In goal, Alex Nedeljkovic had a rough season adjusting to life as a professional in the AHL, but there’s still little reason to doubt his long-term upside. In the QMJHL, no regularly-played goalie had a better save percentage than Callum Booth’s .911. Jeremy Helvig’s .907 was solidly above average in the OHL.
This isn’t even to mention the seven picks that Carolina currently possesses in the first three rounds of the upcoming 2017 NHL Entry Draft. It seems likely that some of those picks will be moved to improve the current roster, but even if two of those picks are moved, the Hurricanes will be adding five solid prospects to an already burgeoning pipeline of prospects.

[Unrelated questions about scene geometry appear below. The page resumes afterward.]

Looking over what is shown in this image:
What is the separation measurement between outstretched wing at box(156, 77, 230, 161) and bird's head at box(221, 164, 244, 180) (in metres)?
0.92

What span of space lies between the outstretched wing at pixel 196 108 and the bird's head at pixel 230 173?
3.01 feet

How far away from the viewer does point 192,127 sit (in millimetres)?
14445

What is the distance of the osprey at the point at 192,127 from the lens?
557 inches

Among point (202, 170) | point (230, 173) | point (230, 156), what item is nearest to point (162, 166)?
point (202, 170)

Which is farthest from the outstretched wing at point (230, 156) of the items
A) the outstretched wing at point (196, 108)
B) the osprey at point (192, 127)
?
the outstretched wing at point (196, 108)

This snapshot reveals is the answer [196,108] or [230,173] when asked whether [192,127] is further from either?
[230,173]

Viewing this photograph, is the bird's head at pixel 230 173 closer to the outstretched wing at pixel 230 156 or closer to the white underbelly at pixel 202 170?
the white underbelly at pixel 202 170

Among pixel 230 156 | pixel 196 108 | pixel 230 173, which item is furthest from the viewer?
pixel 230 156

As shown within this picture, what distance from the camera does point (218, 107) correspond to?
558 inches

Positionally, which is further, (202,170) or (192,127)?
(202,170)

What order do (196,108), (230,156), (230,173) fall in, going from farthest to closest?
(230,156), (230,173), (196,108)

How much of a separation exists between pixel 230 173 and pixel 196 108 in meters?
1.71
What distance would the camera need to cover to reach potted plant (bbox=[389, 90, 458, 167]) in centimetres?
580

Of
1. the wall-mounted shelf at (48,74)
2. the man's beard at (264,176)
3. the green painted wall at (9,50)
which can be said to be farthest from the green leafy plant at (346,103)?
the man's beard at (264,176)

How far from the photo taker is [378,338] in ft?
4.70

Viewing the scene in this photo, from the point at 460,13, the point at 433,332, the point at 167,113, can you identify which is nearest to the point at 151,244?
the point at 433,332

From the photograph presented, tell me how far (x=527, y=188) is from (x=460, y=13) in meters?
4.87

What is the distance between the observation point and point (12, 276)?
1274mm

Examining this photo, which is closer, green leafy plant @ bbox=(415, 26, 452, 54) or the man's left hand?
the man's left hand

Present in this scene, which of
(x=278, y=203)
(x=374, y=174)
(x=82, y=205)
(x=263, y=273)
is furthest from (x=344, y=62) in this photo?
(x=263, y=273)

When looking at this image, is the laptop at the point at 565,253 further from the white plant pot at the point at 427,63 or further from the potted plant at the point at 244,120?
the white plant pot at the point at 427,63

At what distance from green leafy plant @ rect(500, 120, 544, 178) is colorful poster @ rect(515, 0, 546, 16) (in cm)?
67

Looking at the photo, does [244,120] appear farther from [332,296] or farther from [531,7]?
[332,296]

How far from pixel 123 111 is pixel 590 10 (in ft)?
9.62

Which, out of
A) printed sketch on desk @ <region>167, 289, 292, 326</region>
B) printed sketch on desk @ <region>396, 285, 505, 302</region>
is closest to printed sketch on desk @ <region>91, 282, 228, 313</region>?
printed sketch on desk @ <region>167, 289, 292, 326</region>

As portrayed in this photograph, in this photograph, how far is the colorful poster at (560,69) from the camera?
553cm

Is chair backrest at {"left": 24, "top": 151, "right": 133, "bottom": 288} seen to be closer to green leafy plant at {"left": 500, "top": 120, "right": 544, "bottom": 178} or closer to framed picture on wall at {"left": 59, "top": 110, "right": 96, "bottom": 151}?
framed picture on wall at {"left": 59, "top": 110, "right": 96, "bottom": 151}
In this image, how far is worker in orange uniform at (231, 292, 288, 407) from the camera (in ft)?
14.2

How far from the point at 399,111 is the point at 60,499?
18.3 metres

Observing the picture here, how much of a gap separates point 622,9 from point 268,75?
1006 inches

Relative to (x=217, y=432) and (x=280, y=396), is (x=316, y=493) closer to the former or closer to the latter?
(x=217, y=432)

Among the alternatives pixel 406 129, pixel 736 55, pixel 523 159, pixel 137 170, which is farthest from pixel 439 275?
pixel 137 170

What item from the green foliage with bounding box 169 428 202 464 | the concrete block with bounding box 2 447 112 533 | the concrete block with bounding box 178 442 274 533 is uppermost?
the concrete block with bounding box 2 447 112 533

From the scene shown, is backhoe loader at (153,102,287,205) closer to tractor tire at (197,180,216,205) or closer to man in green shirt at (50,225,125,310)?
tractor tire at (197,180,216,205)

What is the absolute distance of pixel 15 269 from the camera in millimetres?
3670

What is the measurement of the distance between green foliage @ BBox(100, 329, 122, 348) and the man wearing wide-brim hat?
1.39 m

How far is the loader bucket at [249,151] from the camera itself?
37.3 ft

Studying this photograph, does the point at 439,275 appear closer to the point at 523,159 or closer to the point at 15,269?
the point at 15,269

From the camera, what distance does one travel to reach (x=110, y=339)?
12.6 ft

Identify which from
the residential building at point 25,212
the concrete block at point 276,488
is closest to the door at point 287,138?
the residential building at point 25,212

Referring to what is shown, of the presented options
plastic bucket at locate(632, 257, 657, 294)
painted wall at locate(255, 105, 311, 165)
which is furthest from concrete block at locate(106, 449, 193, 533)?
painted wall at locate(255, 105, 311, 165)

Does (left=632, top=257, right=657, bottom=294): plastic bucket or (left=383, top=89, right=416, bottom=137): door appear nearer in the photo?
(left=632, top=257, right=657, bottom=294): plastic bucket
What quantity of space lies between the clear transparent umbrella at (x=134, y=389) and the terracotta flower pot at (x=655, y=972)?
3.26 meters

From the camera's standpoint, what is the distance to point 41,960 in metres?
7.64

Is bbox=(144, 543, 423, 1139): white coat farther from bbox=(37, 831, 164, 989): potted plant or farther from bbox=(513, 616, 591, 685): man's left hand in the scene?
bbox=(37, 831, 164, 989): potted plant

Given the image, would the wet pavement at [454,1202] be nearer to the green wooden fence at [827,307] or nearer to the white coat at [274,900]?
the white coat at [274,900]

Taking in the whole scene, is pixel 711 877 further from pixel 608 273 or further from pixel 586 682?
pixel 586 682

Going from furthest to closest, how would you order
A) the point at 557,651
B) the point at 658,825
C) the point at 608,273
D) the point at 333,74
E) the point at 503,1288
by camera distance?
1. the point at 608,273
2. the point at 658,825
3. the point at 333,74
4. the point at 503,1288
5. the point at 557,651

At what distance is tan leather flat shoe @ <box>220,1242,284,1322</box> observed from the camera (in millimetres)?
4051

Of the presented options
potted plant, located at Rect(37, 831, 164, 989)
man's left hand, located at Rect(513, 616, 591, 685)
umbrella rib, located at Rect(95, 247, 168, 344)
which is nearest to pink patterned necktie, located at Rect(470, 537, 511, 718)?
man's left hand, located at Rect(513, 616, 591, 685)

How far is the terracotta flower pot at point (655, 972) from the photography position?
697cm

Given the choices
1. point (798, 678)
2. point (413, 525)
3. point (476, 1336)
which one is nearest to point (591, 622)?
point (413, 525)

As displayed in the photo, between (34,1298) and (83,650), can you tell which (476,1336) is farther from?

The moral of the story here is that things are looking up for the Hurricanes. They have a process in place that is highly conducive to well above-average results in underlying numbers. Those numbers will only get better as more talent joins the team and the talent already on the team improves.
They also have several young forwards who have broken out in big ways this season, and their continued development will help to supplement the team’s elite defensive unit with the scoring talent it has desperately needed to get over the hump.
On top of all of that, they have a decent amount of promising prospects still on the way, and they’re loaded with high draft picks to add to that group even more.
As grim as things will seem if the Hurricanes fail to qualify for the playoffs for the eighth consecutive season this year, remember all of these when evaluating the team’s outlook for the future. This team’s future is a bright one.